Swan Ninja’s of Munich
Posted by Sean on May 27th, 2009
Image Credit: Alison Smith
For those of you that didn’t check out Der Spiegel’s headlines for today, you might have missed the title of this article:
We did a double take too. According to Der Spiegel: the assailant, a Mr. Sebastian P., grabbed a passing swan from the bank of the River Munich by the neck and wielded it like a club, repeatedly striking his victim with the feathery armament. His victim, an east German tourist identified as Steven L., was not harmed in the altercation, nor was the winged billy club used in the beating. The assault weapon flew away unharmed.
Now you can write this off as random drunken Germans beating each other with the most convenient hitting implement, or you could take a closer weirdthings look. We believe this was no mere drunken shenanigan.

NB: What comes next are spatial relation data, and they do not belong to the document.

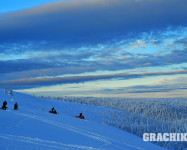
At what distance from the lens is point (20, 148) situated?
7234 mm

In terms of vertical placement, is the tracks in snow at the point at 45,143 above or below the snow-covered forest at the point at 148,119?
above

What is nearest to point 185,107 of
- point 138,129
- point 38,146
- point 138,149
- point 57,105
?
point 57,105

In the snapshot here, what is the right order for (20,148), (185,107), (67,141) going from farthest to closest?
(185,107) < (67,141) < (20,148)

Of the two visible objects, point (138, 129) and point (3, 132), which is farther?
point (138, 129)

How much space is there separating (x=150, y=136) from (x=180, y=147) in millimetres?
2284

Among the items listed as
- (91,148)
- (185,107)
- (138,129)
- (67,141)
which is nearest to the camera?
(91,148)

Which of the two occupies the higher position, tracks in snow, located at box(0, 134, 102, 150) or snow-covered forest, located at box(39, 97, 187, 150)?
tracks in snow, located at box(0, 134, 102, 150)

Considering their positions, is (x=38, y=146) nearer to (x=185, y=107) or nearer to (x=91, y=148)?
(x=91, y=148)

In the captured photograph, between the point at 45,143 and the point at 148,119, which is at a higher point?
the point at 45,143

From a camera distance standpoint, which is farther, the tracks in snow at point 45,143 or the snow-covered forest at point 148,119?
the snow-covered forest at point 148,119

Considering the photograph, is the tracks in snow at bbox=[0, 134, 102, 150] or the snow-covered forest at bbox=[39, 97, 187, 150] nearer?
the tracks in snow at bbox=[0, 134, 102, 150]

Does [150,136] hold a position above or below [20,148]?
below

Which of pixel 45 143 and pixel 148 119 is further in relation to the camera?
pixel 148 119

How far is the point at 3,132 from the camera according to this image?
9328 mm
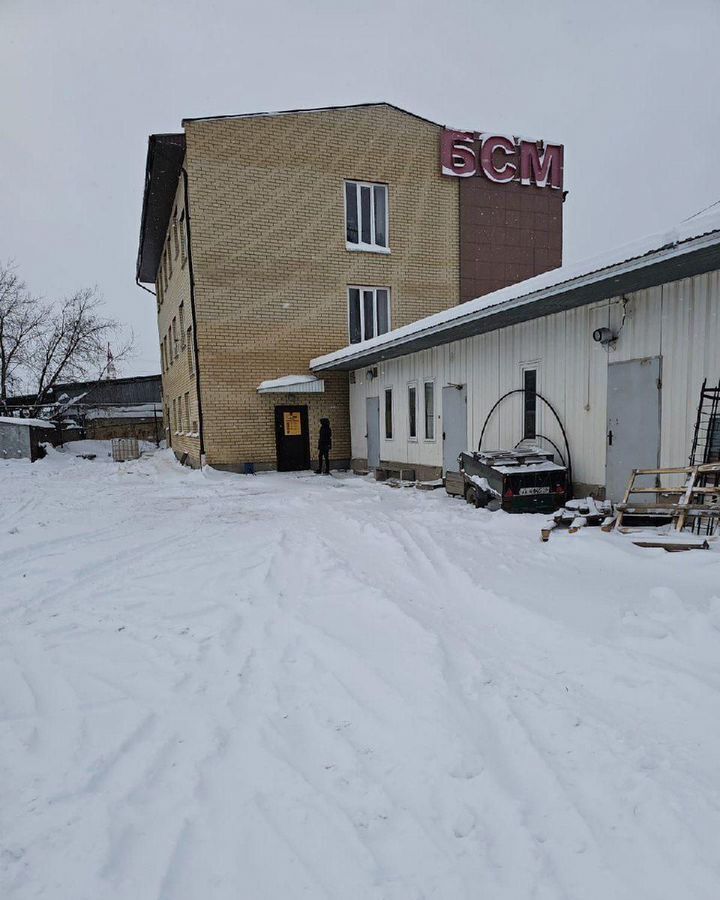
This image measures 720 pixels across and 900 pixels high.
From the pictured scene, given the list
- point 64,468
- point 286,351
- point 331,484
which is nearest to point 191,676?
point 331,484

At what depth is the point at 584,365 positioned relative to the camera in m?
7.71

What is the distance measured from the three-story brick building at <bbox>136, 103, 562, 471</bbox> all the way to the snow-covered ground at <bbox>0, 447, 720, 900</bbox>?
965 centimetres

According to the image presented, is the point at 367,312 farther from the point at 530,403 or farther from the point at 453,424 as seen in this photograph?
the point at 530,403

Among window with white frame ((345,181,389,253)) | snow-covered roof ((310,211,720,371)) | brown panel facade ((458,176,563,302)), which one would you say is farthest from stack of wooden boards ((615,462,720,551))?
brown panel facade ((458,176,563,302))

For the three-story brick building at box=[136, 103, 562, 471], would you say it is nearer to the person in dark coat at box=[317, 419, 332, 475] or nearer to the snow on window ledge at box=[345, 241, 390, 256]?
the snow on window ledge at box=[345, 241, 390, 256]

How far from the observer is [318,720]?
104 inches

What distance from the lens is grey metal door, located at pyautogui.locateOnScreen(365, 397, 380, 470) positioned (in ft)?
45.7

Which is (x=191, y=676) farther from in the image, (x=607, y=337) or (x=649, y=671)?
(x=607, y=337)

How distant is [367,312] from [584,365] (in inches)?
367

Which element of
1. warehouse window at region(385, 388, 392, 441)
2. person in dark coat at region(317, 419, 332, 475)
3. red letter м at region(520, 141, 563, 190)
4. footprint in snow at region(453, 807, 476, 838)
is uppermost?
red letter м at region(520, 141, 563, 190)

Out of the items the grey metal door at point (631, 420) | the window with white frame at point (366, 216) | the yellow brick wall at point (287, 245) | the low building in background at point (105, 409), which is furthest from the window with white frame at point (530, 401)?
the low building in background at point (105, 409)

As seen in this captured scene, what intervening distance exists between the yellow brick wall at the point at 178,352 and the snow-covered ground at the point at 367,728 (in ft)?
35.3

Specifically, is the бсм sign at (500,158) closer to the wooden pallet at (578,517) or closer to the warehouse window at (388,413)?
the warehouse window at (388,413)

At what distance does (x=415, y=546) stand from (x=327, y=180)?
42.5ft
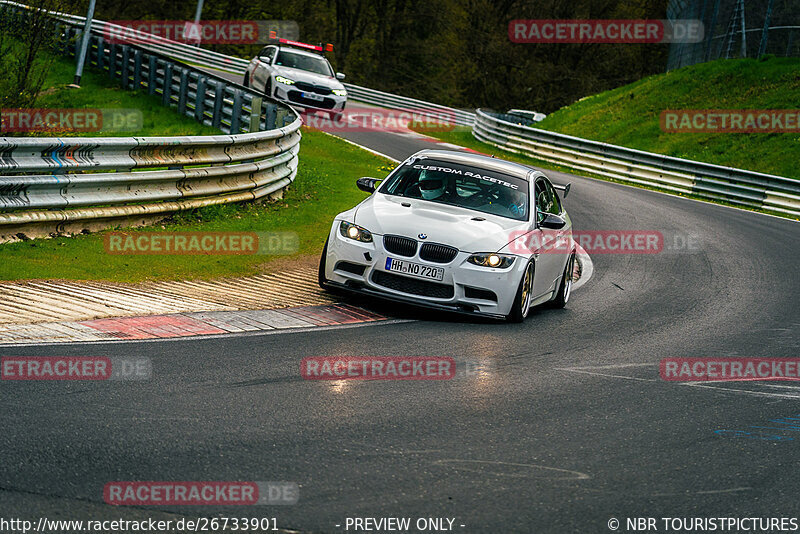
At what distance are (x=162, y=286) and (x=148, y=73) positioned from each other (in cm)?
2080

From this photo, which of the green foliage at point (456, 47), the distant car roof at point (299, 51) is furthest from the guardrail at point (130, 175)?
the green foliage at point (456, 47)

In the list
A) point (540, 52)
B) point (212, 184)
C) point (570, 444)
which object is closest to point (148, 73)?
point (212, 184)

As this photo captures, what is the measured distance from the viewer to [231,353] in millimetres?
7539

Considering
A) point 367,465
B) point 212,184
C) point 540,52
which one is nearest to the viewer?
point 367,465

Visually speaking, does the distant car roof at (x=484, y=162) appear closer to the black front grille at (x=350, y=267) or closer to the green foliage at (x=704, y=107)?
the black front grille at (x=350, y=267)

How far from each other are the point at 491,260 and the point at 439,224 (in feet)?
2.20

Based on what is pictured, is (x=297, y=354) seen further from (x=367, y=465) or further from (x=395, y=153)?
(x=395, y=153)

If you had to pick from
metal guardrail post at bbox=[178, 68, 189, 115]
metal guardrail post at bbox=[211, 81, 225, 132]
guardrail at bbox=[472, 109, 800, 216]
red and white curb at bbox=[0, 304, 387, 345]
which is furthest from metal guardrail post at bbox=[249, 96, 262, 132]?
guardrail at bbox=[472, 109, 800, 216]

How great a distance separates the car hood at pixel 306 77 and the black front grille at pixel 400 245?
19123 mm

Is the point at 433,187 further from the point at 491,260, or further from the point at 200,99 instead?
the point at 200,99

There is only one ancient order that is trained in the art of hand to swan combat:
Ninjas!
Mr. Sebastian P. was obviously a very skilled practitioner of the ancient Japanese martial art of Swankuri. Why Swans? Think about it, swans are the perfect weapon. They are easily trained, heavy and dangerous when wielded by a professional. They are all terrain and easily transported (they cans swim and fly). And best of all, they blend in with their natural surroundings so your victim is none the wiser, until you open up a can of whoop-beak on em and by then it’s too late. Then you simply put the swan down calmly, walk away, and watch your murder weapon fly off into the sunset, setting off for it’s next post.
….But seriously….a swan…come on Munich.
May 27th, 2009 at 4:35 pm
As far as weird news goes, Germany is like the world's Florida.
May 27th, 2009 at 9:35 pm
As far as weird news goes, Germany is like the world's Florida.